In July 2018, the FDA announced its finalized guidance on “Use of Electronic Health Record Data in Clinical Investigations,”giving directions to sponsors, clinical investigators, contract research organizations (CROs), institutional review boards, and other interested parties on the  use of electronic health record data in FDA regulated clinical investigations. Some of the key concepts from the guidance are that:
  • EHR data improve patient safety, data accuracy, and clinical trial efficiency;
  • Study staff can more easily combine, aggregate, and analyze data from multiple sources (orders, notes, etc.);
  • EHR systems provide access to real-time and longitudinal healthcare data, and can facilitate post-trial follow up on patients to assess long-term safety and efficacy.

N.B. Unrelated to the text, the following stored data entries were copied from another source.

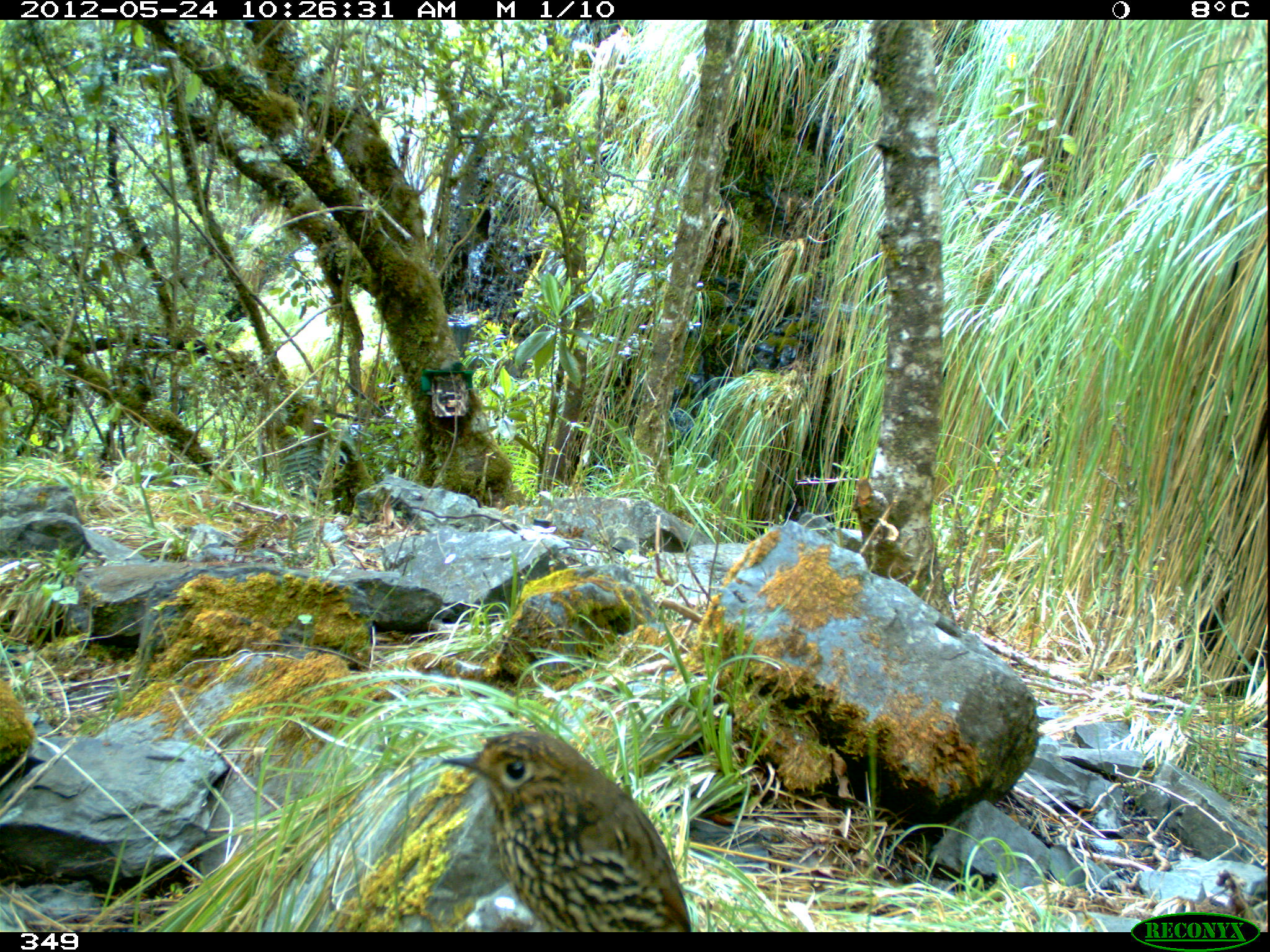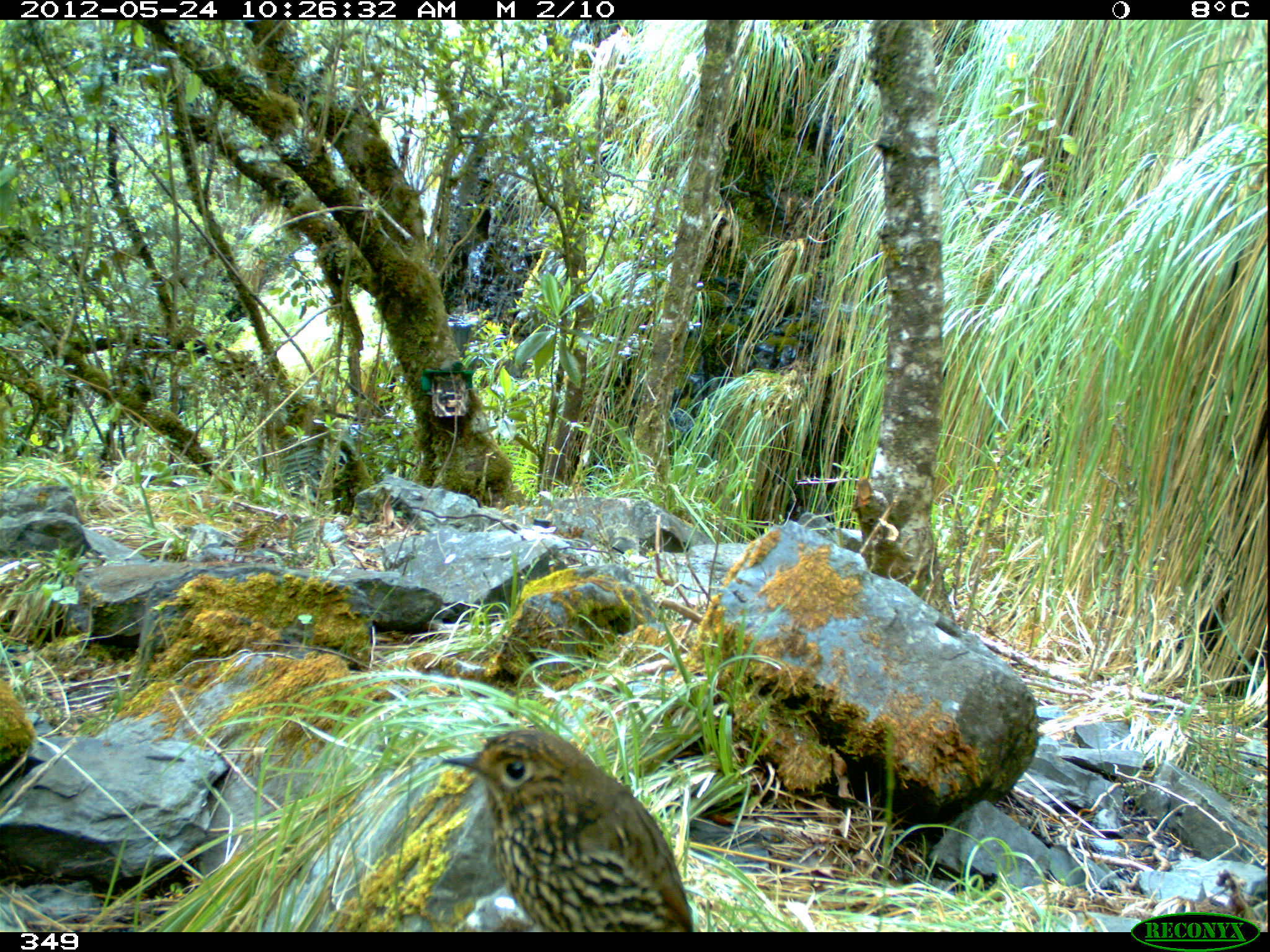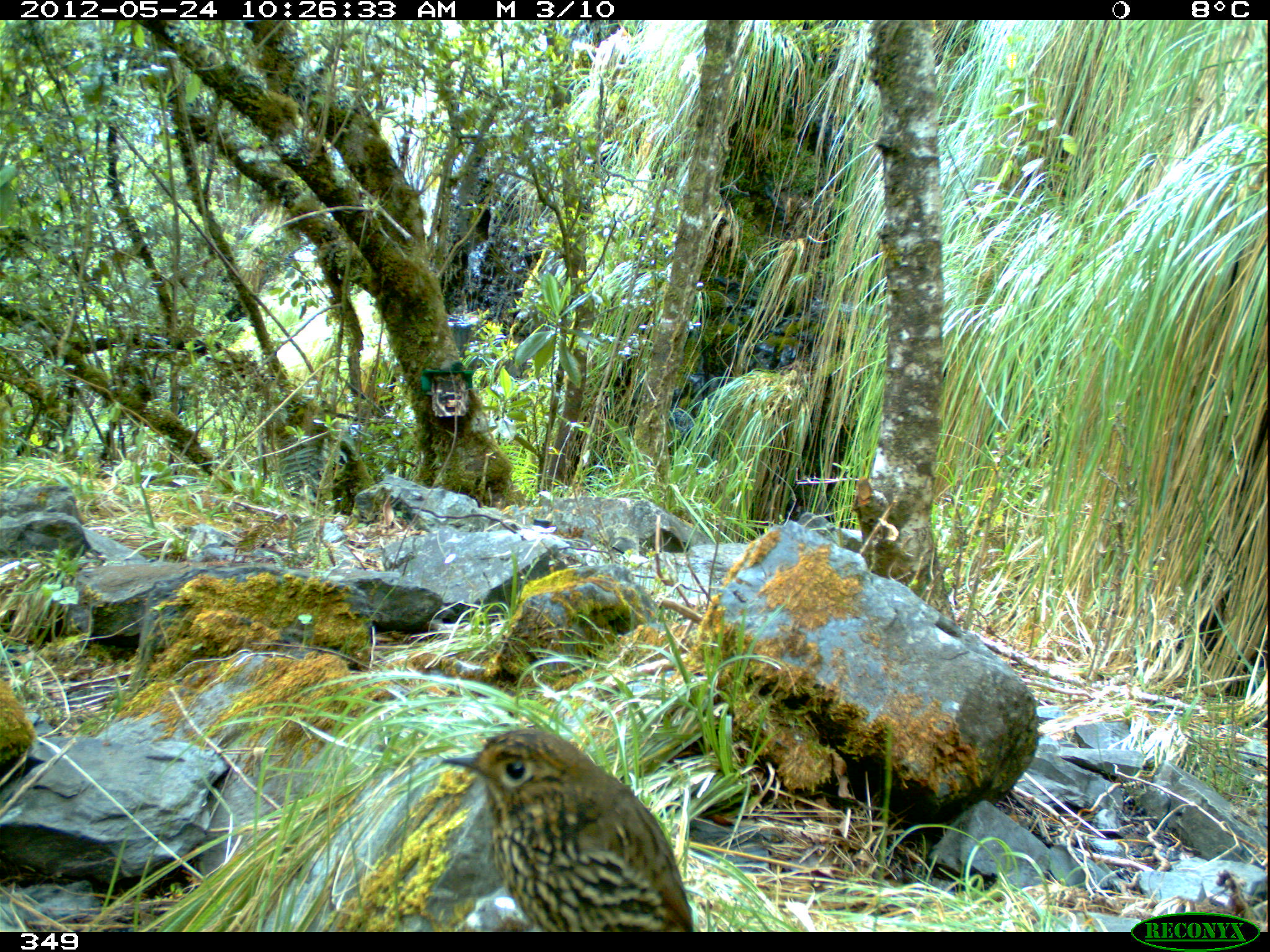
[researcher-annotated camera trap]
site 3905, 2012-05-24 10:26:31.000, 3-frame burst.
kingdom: Animalia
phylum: Chordata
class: Aves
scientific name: Aves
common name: bird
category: unknown bird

  • From this FDA guidance, use of electronic systems for clinical trial documentation and management is encouraged. The efficiency that electronic documentation allows can significantly save documentation time for sites, while promoting continuity of care. Once again, site documentation programs should cover considerations with electronic systems and their features specific to clinical research. It also is important that the elements of ALCOA should be present whether the documentation is paper or electronic
ALCOAC
ALCOAC stands for Attributable, Legible, Contemporaneous, Original, Accurate and Complete. The term was first conceived in the 1990's by the FDA and it is used by their auditors and other quality assurance professionals.  ACOAC is key to Good Documentation Practice (GDP) and it was adopted by the World Health Organization (WHO). 
CMS Medical Records Documentation Requirements
Per Medicare guiance: "The billing provider must include in the beneficiary's medical record the following information: trial name, sponsor, and sponsor-assigned protocol number. This information does not need to be submitted with the claim but must be provided if requested for medical review.” (CMS Claims Manual, Chapter 32, Section 69.3)
Medical Necessity
It is a good practice to document all visits in the EHR.  This is extremely important if any of the study visits (inpatient or outpatient) are billable to the participant's insurance, The documentation must demonstrate medical necessity, in other words, it must clearly state the rationale for tests and orders. 
It is also imperative that the notes follow coding and documentation guidelines.